The bigger burden associated with distributing your taxes to more state governments is the administrative effort it requires, for both employee and employer. Many states require filing a return for a single day’s work. For peripatetic workers like salesmen or consultants, filing a pile of additional state tax returns can become prohibitively expensive, not to mention frustrating.

“There’s 50 states out there and 50 different laws,” said Nola Wills, senior vice president and chief compliance officer at Harbor America, a financial services company near Houston. “It’s difficult for a small business to have all the information and resources to know that.
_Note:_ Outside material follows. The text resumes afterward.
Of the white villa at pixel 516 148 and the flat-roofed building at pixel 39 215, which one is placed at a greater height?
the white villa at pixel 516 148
In most cases their C.P.A. doesn’t know that, either.”

So long as there is still a great deal of ignorance about these laws, the states with the most aggressive tax compliance teams have the most to gain. They can siphon off more revenue from their neighboring states than the other way around, all without fear of retaliation from anyone who has the power to vote them out of office.

But as more states catch on and start investing in more payroll auditors and data mining tools to get money back, the end result may be an arms race until every state comes out more or less evenly.

“If everybody goes after everybody, nobody wins,” said Arthur R. Rosen, a New York tax lawyer and partner at McDermott Will & Emery. “In this interstate war of ‘you tax my rich guy and I tax your rich guy,’ it’s just a wash, a preposterous flurry of tax returns.”

In the meantime, states may have a new prominent target.

Last year President Obama visited at least 30 states. But, like other presidents before him, he plans to file in just one: his home state, Illinois, according to a White House official.

State tax auditors, start your engines.